Qu'est-ce que j'en sais, moi ?! Je t'ai montré ce qui est arrivé, voilà tout ! Je suis pas le professeur Slughorn pour trafiquer mes souvenirs !

En rageant, je me levai du sol, époussetant la poussière de mes vêtements. Je pris plusieurs grandes inspirations, essayant de faire disparaitre l'image de ma mère et ma sœur ensanglantée dans le canapé.

- Alors... ma mission, c'est de le trouver. Mission suicidaire. Comment je suis censé faire ça ?

J'en sais rien, mais tu te débrouilles...

- Et si j'abandonne ? Parce que je te dis, c'est impossible. S'il y a un seul truc en lequel je suis doué, ce n'est certainement pas à jouer les détectives. Mon talent consiste plutôt à dire n'importe quoi. Ou... (un frisson me parcourut l'échine) à inventer n'importe quoi. Et tu es moi, alors, je te crois pas.

Il faudra bien, pourtant. C'est la vérité !

- Alors pourquoi, au début, quand tu étais sous les effets de l'alcool, et donc, bien incapable de mentir avec un minimum de crédibilité, tu m'as dit que tu étais le meurtrier ?!

Hyde ne répondit rien. Je l'avais bouché.

- Merde ! hurlai-je en tapant du pied. Je veux la putain de vérité ! C'est trop demandé ?!

Au même moment, je remarquai la présence d'un son, allant toujours de plus en plus fort à mesure que les secondes passaient. Je retins mon souffle, pris de panique ; des sirènes. Contrairement au souvenir où leur venue m'avait sauvé la vie, je savais que, maintenant, la police ne venait pas me sauver, mais m'enfoncer encore plus dans les problèmes.
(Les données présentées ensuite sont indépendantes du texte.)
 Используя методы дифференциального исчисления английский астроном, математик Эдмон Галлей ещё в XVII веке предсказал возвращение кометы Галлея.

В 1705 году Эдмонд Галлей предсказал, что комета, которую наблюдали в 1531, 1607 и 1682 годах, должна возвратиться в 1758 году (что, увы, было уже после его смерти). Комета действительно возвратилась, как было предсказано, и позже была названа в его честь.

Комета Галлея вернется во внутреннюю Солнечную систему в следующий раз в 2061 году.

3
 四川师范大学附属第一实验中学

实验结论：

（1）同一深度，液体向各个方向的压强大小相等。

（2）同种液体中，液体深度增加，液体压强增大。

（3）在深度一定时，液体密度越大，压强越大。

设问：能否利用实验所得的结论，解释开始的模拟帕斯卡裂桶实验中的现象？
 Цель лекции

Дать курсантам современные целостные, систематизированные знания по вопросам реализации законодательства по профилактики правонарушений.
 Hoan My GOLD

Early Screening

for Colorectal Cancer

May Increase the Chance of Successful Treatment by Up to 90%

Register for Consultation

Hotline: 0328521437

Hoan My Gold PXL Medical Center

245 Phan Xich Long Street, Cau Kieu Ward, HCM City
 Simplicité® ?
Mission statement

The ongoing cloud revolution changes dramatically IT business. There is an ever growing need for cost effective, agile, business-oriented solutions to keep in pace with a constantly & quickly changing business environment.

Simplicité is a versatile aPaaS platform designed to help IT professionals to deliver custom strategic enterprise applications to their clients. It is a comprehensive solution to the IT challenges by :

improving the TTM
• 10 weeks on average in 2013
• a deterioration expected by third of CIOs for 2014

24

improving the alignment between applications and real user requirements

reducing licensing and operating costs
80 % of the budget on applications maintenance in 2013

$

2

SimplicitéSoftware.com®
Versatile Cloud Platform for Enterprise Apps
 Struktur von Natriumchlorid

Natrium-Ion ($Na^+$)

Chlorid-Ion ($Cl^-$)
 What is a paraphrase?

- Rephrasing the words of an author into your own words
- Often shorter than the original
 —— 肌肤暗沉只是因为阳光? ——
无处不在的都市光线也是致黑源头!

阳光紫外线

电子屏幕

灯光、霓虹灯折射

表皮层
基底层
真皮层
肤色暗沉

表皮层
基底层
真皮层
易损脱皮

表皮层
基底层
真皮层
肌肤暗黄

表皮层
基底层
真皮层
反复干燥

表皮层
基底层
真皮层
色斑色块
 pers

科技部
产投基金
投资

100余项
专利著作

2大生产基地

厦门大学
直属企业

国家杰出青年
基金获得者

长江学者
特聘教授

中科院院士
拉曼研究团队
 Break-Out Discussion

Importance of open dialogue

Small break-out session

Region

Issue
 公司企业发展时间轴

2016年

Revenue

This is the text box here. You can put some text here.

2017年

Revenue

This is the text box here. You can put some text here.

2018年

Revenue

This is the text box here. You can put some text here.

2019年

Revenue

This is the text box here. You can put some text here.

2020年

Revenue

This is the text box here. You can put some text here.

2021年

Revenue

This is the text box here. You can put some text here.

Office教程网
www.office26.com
J'entendis Élodie klaxonner, ce qui me ramena à la raison ; je me précipitai dans les escaliers, montai jusqu'à la chambre d'Amy, sautai de la fenêtre pour atterrir sur le toit du garage, couru jusqu'au bord, sautai sur la niche du chien, et sautai encore une fois pour atterrir sur le sol ferme. Je courus jusqu'à la voiture, où Élodie était toujours sagement assise dans le siège passager, les bras croisés et l'air boudeur. Je tournai la clé dans la voiture, le monteur gronda. Mais je n'eus pas le temps de faire plus ; deux polices étaient arrivées, et elles s'étaient garées devant et derrière moi, me bloquant le chemin.